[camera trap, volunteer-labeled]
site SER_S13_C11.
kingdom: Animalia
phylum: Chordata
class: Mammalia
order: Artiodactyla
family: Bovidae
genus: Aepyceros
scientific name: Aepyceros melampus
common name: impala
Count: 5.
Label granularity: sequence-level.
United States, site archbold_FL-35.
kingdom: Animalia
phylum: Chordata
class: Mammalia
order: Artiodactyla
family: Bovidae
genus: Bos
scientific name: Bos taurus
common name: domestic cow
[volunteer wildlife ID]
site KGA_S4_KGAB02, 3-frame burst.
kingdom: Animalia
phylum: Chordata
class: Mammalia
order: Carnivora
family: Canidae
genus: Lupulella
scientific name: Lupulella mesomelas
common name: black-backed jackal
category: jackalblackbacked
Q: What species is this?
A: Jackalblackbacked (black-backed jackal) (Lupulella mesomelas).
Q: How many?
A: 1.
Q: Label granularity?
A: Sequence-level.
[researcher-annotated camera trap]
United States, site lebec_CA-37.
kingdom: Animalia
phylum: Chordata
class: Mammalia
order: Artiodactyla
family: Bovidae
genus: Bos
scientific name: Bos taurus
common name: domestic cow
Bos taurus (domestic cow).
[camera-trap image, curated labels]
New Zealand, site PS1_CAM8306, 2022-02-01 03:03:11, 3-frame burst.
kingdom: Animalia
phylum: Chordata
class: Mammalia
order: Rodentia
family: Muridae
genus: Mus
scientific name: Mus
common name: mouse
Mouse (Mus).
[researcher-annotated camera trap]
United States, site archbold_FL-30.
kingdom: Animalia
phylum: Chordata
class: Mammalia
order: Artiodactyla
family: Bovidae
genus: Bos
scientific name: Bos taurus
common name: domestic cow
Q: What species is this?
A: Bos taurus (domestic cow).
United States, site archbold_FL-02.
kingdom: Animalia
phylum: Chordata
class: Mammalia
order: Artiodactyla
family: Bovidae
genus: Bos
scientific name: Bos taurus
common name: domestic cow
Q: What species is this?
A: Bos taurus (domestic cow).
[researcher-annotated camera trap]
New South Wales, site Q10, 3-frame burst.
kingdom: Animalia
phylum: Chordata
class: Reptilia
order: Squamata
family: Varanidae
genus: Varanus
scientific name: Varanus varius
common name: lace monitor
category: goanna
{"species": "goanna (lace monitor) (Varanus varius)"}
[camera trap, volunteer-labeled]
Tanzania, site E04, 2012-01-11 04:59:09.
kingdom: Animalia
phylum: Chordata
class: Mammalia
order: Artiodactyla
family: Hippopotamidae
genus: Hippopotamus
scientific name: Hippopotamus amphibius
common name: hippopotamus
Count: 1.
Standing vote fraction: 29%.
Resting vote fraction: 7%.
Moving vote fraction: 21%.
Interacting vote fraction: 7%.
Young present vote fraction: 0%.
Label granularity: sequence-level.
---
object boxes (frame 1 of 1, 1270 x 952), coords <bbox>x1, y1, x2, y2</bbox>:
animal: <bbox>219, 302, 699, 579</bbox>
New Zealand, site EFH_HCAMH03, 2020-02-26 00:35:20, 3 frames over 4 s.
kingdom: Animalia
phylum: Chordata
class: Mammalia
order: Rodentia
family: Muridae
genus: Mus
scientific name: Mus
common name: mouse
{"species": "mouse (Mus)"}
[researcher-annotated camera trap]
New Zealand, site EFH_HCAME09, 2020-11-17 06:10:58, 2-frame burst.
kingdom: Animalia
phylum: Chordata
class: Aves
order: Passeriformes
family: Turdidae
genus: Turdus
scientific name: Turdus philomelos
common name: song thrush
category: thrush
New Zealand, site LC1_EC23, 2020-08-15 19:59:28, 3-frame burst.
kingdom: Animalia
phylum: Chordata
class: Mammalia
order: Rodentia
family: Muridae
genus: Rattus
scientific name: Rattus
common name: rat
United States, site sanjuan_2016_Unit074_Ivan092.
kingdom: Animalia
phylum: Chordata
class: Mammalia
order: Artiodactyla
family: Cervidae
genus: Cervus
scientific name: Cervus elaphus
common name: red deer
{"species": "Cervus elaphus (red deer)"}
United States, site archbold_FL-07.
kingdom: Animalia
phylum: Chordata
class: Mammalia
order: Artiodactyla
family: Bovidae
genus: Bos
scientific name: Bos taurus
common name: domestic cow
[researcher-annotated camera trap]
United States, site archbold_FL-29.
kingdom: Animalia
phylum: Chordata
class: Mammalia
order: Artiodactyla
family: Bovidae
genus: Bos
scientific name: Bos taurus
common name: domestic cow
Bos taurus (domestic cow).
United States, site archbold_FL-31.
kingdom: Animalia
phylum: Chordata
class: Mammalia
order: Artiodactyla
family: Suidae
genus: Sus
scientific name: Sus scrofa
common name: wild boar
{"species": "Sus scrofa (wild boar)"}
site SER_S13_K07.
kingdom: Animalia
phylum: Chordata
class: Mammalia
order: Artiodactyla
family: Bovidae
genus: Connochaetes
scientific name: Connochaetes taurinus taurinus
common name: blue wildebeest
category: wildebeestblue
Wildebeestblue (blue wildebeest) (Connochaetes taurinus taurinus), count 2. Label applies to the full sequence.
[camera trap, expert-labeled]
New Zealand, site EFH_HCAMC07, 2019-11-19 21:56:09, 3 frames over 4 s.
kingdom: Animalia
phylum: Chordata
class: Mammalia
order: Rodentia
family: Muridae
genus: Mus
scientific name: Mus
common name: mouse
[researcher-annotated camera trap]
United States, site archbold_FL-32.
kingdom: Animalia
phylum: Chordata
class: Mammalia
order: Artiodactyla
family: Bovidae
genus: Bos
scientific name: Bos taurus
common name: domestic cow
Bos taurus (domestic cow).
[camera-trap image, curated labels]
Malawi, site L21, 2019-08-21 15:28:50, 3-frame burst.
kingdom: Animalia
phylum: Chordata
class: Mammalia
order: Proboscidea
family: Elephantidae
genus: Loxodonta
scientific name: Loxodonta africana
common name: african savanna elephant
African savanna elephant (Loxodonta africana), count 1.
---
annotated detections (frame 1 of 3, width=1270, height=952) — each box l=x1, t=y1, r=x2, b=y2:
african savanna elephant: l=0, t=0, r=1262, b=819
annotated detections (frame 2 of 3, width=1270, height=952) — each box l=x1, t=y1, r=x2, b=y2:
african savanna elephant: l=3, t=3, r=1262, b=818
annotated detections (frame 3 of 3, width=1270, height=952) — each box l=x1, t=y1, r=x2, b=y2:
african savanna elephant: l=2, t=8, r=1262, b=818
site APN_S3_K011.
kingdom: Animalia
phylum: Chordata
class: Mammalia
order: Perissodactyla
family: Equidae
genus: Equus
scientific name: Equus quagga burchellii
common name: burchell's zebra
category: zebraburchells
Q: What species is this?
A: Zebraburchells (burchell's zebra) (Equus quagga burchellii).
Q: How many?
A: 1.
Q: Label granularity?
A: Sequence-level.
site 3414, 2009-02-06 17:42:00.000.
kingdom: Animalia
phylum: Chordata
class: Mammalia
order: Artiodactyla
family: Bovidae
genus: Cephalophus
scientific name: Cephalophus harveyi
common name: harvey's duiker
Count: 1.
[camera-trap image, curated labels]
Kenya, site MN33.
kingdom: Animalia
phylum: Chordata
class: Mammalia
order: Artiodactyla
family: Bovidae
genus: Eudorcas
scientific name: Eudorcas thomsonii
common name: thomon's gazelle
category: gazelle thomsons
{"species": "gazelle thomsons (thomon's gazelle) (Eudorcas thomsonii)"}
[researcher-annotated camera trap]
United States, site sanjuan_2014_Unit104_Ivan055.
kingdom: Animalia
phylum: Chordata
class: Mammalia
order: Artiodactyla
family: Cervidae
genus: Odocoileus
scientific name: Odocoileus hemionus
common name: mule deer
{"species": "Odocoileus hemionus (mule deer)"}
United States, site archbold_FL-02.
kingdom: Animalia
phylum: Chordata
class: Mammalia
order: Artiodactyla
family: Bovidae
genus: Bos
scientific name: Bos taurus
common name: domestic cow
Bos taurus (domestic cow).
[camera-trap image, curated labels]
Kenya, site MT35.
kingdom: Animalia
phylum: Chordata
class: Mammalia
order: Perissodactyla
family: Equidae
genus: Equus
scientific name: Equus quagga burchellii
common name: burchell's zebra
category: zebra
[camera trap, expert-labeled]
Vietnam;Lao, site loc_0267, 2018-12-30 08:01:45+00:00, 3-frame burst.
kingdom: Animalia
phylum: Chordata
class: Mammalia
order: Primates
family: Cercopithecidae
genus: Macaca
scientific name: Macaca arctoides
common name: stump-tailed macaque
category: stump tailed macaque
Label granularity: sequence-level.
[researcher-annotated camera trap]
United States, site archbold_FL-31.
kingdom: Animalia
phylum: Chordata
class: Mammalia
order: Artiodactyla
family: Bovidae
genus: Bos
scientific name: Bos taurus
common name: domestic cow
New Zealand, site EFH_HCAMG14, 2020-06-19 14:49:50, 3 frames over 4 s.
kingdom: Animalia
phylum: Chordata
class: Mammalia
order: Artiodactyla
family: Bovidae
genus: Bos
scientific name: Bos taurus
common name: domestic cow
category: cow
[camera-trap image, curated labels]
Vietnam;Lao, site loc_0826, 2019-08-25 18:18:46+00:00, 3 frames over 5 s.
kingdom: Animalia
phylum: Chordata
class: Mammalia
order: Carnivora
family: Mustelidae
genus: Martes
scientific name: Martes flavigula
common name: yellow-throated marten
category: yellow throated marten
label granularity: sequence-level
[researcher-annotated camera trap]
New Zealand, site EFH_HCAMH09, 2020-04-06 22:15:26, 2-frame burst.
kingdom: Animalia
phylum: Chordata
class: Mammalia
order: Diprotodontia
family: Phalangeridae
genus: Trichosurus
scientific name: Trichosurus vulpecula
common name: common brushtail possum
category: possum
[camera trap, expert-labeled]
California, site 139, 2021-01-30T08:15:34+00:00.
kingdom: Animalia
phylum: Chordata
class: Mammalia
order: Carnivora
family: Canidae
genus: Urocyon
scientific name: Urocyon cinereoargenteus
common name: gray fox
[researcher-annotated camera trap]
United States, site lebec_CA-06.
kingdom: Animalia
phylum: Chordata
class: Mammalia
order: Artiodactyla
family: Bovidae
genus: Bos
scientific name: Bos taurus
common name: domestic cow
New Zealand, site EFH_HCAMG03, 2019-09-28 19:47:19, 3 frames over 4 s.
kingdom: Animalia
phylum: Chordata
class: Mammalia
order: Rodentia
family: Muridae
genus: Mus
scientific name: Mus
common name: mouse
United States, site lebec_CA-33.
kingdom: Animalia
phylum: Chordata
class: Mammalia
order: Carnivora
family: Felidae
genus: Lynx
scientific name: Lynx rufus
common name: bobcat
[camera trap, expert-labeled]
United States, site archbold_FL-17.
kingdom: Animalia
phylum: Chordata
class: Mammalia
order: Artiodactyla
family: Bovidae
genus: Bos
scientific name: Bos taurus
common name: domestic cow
********************
**What to produce**
Determine the number of lines in the data that include the word "fraction", and provide that number without comment.

**Task solution**
5